Many types of salts have been employed to effect protein separation and purification through salting-out. Of these salts, ammonium sulfate has been the most widely used chemical because it has high solubility and is relatively inexpensive. Because enzymes are proteins, enzyme purification can be carried out by following the same set of procedures as those for protein, except that some attention must be paid to the consideration of permanent loss of activity due to denaturation under adverse conditions.
There are two major salting-out procedures. In the first procedure, either a saturated salt solution or powdered salt crystals are slowly added to the protein mixture to bring up the salt concentration of the mixture. For example, the salt concentration reaches 25% saturation when 1 ml of the saturated salt solution is added to 3 ml of the salt-free protein solution; 50% for 3 ml added; 75% for 9 ml added; and so on. The precipitated protein is collected and categorized according to the concentration of the salt solution at which it is formed. This partial collection of the separated product is called fractionation. For example, the fraction of the precipitated protein collected between 20 and 21% of salt saturation is commonly referred to as the 20-21% fraction. The protein fractions collected during the earlier stages of salt addition are less soluble in the salt solution than the fractions collected later.
Whereas the first method just described uses increasing salt concentrations, the following alternative method uses decreasing salt concentrations. In this alternative method, as much protein as possible is first precipitated with a concentrated salt solution. Then a series of cold (near 0ºC) ammonium sulfate solutions of decreasing concentrations are employed to extract selectively the protein components that are the most soluble at higher ammonium sulfate concentrations. The extracted protein is recrystallized and thus recovered by gradually warming the the cold solution to room temperature. This method has the added advantages that the extraction media may be buffered or stabilizing agents be added to retain the maximum enzyme activity. The efficiency of recovery typically ranges from 30 to 90%, depending on the protein. The recrystallization of protein upon transferring the extract to room temperature may occur immediately or may sometimes take many hours. Nevertheless, very rarely does recrystallization fail to occur. The presence of fine crystals in a solution can be visually detected from the turbidity.
The recovery of protein can have very significant economical implications. Because a fixed fraction of the original protein stays soluble in the solution, the recovery of protein is often not near 100%. Of course, a yield of over 100% indicates that there may be problems associated with the assay method.

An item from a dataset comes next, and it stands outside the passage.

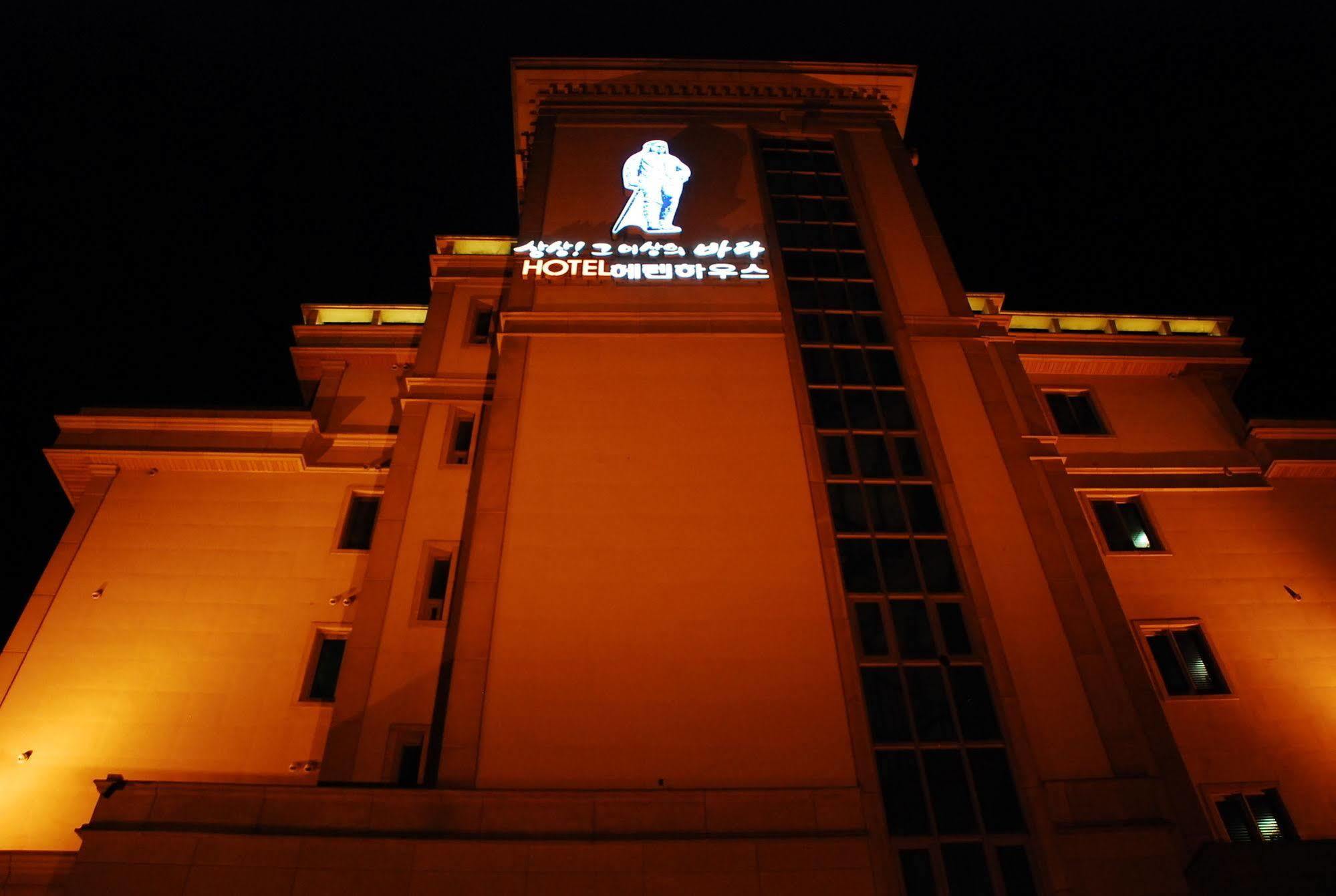 โรงแรมเฮอเรน เฮาส์ คังนึง ภายนอก รูปภาพ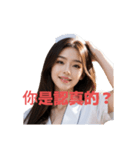 ナース 2 C（個別スタンプ：12）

In a typical protein preparation or purification step carried out in a laboratory where the aim is to isolate a small quantity of a product for structural or kinetic studies, a saturated ammonium sulfate solution is routinely used. It is also the procedure taken in this experiment. However, in an actual large scale commercial process, it is better to add ammonium sulfate directly into the protein mixture as powdered solids so that the effect of dilution by the salt solution is minimized.